Cyclophosphamide is given once or twice daily, or intravenously every other week. Dosing and duration of treatment is dependent upon, among other things, patient response and side effects.
How Cyclophosphamide Works
Cyclophosphamide is an alkylating agent. This means it stops tumor growth by “sticking” to the DNA of cancer cells. DNA is the heart and brain of the cell controlling everything it does. Once cyclophosphamide sticks to the DNA of cancer cells, the cell can no longer divide and subsequently dies. In clinical trials, mesothelioma patients often receive the drug once every two weeks.
Common side effects include general side effects of chemotherapy, such as:
- Weight loss
- Hair loss
Additional side effects may include:
- Abdominal or chest pain
- Shortness of breath
One serious side effect observed after long term use, however, is an increased risk of developing other types of cancer, such as bladder cancer.
Study Results and Potential Benefits of Cyclophosphamide
As mentioned, cyclophosphamide is in the early stages of use for mesothelioma treatment. Among patients undergoing radiation therapy, cyclophosphamide and doxorubicin were administered together with an observed decrease in tumor size by roughly 25 percent. Median survival times also increased to 13 months. This is a significant increase from the six-month median survival of patients who received only radiation. However, in this study, cyclophosphamide was only administered to patients who responded well to radiation therapy and were 70 years old or younger.

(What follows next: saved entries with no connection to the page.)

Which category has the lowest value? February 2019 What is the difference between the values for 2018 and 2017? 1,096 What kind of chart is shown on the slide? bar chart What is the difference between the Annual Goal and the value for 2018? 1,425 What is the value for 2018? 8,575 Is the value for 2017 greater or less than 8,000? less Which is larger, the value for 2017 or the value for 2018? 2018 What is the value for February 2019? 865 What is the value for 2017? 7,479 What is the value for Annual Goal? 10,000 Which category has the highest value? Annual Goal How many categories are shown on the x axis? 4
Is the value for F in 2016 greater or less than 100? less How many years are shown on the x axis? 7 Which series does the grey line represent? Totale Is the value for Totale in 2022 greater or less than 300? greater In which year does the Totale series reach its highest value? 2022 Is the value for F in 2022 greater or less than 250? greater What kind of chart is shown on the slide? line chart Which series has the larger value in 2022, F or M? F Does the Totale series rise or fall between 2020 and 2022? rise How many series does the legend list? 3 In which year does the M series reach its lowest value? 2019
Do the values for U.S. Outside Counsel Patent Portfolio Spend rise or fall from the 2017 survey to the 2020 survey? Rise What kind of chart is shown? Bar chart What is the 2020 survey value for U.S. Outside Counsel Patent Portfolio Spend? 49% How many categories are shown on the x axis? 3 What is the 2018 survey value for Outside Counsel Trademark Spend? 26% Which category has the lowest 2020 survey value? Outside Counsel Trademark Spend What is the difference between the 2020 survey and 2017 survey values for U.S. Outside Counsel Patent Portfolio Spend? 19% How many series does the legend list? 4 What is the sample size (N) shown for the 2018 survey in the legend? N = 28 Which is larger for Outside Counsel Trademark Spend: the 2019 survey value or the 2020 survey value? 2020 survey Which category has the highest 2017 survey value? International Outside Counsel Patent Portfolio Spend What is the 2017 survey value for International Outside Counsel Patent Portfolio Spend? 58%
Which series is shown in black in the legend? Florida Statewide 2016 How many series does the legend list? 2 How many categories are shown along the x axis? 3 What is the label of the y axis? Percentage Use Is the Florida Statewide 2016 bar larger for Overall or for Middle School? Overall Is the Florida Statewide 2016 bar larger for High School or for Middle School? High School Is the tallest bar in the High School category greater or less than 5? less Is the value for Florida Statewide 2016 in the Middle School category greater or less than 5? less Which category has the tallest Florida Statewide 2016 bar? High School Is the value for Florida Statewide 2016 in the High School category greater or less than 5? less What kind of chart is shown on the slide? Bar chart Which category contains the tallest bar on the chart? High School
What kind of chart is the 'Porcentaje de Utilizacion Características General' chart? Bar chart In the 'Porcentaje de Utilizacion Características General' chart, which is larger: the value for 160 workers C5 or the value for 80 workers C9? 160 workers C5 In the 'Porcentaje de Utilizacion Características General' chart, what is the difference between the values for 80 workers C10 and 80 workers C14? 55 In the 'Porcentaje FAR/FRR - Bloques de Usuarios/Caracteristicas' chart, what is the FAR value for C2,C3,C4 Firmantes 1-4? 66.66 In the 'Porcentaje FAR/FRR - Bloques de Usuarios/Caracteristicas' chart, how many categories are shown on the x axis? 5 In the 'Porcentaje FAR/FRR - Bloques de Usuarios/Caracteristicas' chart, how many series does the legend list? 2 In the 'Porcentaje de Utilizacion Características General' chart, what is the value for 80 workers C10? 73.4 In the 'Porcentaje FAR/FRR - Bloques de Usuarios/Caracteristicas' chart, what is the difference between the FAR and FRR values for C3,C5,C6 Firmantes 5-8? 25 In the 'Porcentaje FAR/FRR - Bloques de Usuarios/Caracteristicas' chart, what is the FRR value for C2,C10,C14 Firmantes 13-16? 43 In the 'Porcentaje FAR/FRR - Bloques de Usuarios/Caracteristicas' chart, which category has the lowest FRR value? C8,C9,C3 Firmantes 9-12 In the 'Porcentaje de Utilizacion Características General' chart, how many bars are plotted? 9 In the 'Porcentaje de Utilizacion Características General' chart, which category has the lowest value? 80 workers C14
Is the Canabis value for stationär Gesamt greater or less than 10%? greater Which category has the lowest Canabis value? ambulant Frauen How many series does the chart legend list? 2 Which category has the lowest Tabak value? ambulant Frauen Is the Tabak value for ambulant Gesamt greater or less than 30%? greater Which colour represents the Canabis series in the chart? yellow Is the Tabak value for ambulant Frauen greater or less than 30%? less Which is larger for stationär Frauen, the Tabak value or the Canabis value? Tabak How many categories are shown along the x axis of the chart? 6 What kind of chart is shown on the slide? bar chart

A study performed in 2010 evaluated progression-free survival when cyclophosphamide, doxorubicin, and platinum-based chemotherapy were administered together. The progression-free survival among those receiving this combination therapy was only 1.5 months. This is significantly lower when compared to the median of 12.3 months achieved when pemetrexed and platinum-based chemotherapy agents were given. Research continues to be performed evaluating survival rates when combining cyclophosphamide with immunotherapy and other chemotherapeutic agents.
As clinical trials continue, physicians are hopeful that cyclophosphamide is a promising treatment for mesothelioma. Studies are testing the drug in combination with other chemotherapy agents or immunotherapy to evaluate results.